And eventually to Drumcliff, to see
That quaint ancestral bone-house of the lord.
Holidayers with northern accents streamed
Through all day. 
Casting a cold eye of observation
On the grave for hours, from afar,
but not too far.
A father bribes his daughter—(or was it
his son?)—with a euro: to memorize
the epitaph, which puzzles me. Very
young, s/he was.

But anyways, to get back to the good
Dame. There was some type of Yeats conference
A(foot), unbeknownst to me, and I took
it as a good omen, planned at(ten)dance. 

Leaving the flyer in the center of
The square, I went to consult “Wild Turkey”
just a few times, prior to the appointed hour.

Now, it turns out, one had to pay a good
Deal to hear the good Dame’s discourse on Yeats.
There was some confusion when my turn came
in the roll.  It turns out you had to pay. 

I wasn’t on the list, but I said, “I
Am the Leithouse-Laureate!” And she
said: “But I'm sure you are.” And that ended
   It
More or less.  Made as graceful an exit
as I could . . . No, had someone photograph
Me with the Dame, as if the evidence
Could be used as some type of currency.

That night, after trying to let myself
be affected by Jorie Graham’s prose,
(They must have been moving as a unit),
For which I was slightly ridiculed on
   Return,
After the reading, back in the Turkey
Coop, I knew that my Pépère
   was gone.

The writing had been on the wall before
I left.  Standing on a chair, tried to get
His fifty-year-old Down-Syndromed daughter’s
Toothbrush down from above, he falls and breaks
His hip.  He had fought at “the Bulge,” hunted
Hitler’s Panzers with a hand-gun, and now,
And now he was crowned with despicable
medical care, tubes or syringe caps left
in the throat. 

A “V.A.” that has committed even greater betrayals to our younger men, now.

The emphysema he’d generated
Since receiving his army rations in
’44—now trebled by the immobility.
Days of drowning.  This was a bloody fluke
Whose splashing even you could not abate,
Walt Whitman: couldn’t grab onto your beard.

So, as I said, the writing was on the
   Wall.
But I knew before I “knew,” formally.


How much, t(h)en,
How much of itself does the mind create? 
Where is the horn that was blowing under
The sunset, forestalling night in the West?
Revive our floating singers from the depths,
And let us see.

 

We’ll raise up Hy-Brazil before our eyes!

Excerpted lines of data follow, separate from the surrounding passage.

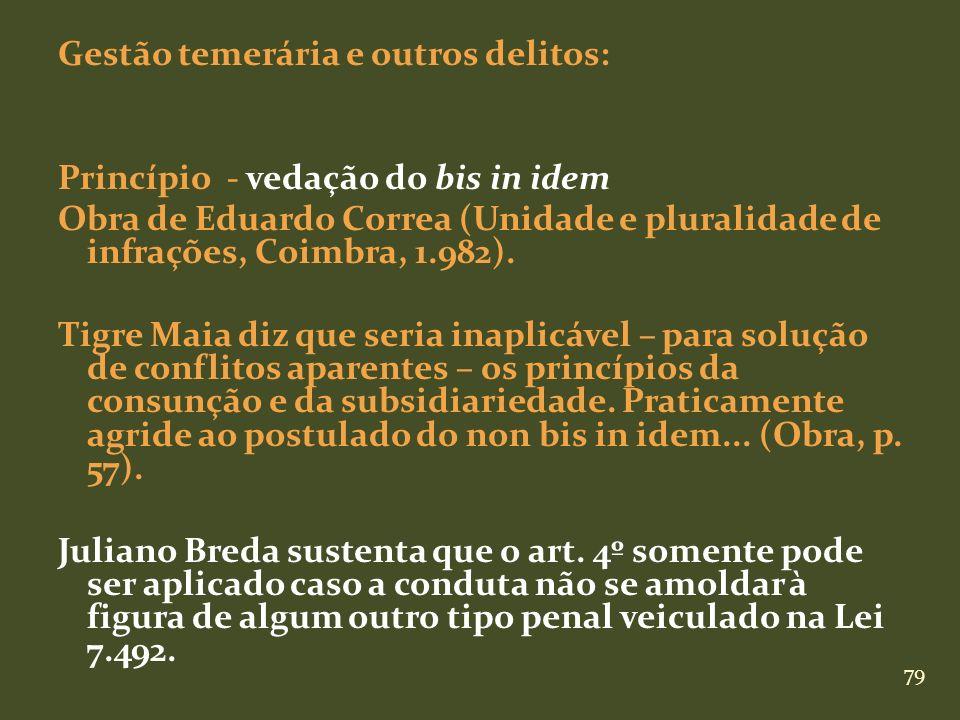 Gestão temerária e outros delitos: Princípio - vedação do bis in idem Obra de Eduardo Correa (Unidade e pluralidade de infrações, Coimbra, 1.982).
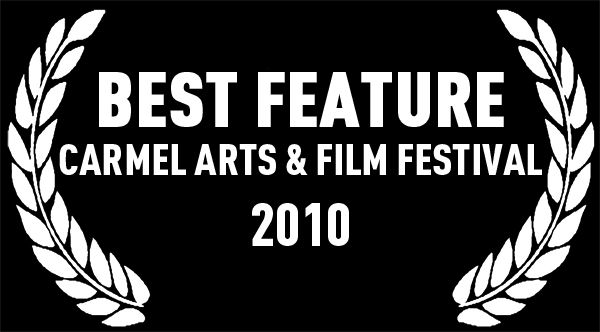 Best Feature | Carmel Arts & Film Festival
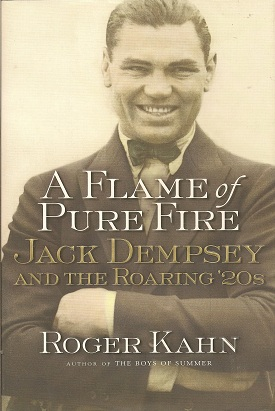 Image for A Flame of Pure Fire:  Jack Dempsey and the Roaring '20s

Ho!  The Hy-Brazilians breathe again!

I AM the Atlantis and the Zion

 

And come back

To you now,

At the turn

Of the tide.

 

False Starts


“Fake Start to the Absurd Epic”

  

Listen!  Oft in ancient time I’ve heard told

of the prophetic bards, who singing bold

could truly tune the music of the spheres,

allaying all congealed, unnatr’al fears.   

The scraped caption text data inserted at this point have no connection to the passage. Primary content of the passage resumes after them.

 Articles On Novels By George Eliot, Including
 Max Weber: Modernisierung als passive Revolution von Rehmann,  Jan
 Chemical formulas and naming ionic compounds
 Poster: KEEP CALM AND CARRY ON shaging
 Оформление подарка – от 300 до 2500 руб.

   You there, in futurity, see me fade

As ever present souls, forever made

anew, hover round my unsteady hand

and enter in, so that what had been planned—

(O Homer, Beowulf poet; Hear yea,

Milton and Blake!)—I now resolve to say.

Perverse curse of Babel we must reverse

before our Mother becomes all averse.

   Spirits, come to me and grace my gross tongue:

Let me relate the first battle-song sung

in fit numbers, heroic couplets strong.

   On the first battle-field ever, headlong

into each other rage the ancient ones,

propelling themselves by antique motions.

Occasionally a hand would drop low

to the ground, as their harrier torsos

were not yet upright.  But fiercer than we,

not entirely men, the foes carry

(in that free hand) whatever they can find:

various palm-fitting stones of all kind.

Red-rock and granite to smash skull and bash,

chipped flint and sharp stick to gouge out and slash.

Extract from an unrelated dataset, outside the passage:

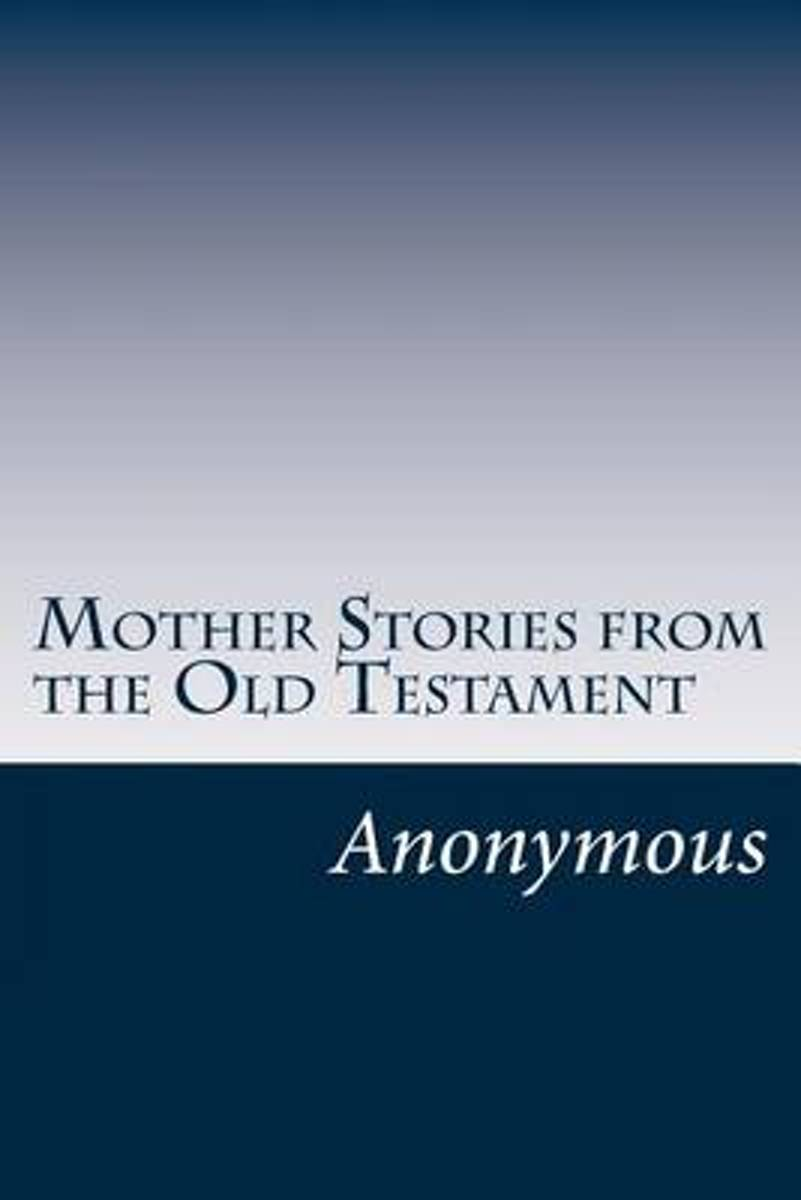 Mother Stories from the Old Testament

Much smaller in size, these two angered crews,

ready each others’ bodies to abuse.

Who knew what started this dismal conflict

and engendered this terrible verdict?

Probably something of frivolous thought,

of pride, or envy at the other bought.

Past spirits could not yet enter these hands

which fumbled out losers’ bodily strands.

   Yet remains this evil, despite our pow’r,

Ferocious new tools seek more to devour.

Pitiful, unmated ape-women rend

out their hair, wail to the sky, and descend

to those fallen bodies in dreadful woe,

bellowing out a sickening canto. 

 

 

Ooolaley, Oolalley, teety, talk
What, sir, you mock?
When the vermilion smock
lies discarded on the floor,
know that all this war
tatters of flesh, unending day
and the silicon eye overhead
has bled the color from the canvas,
blocked the creator in the moor.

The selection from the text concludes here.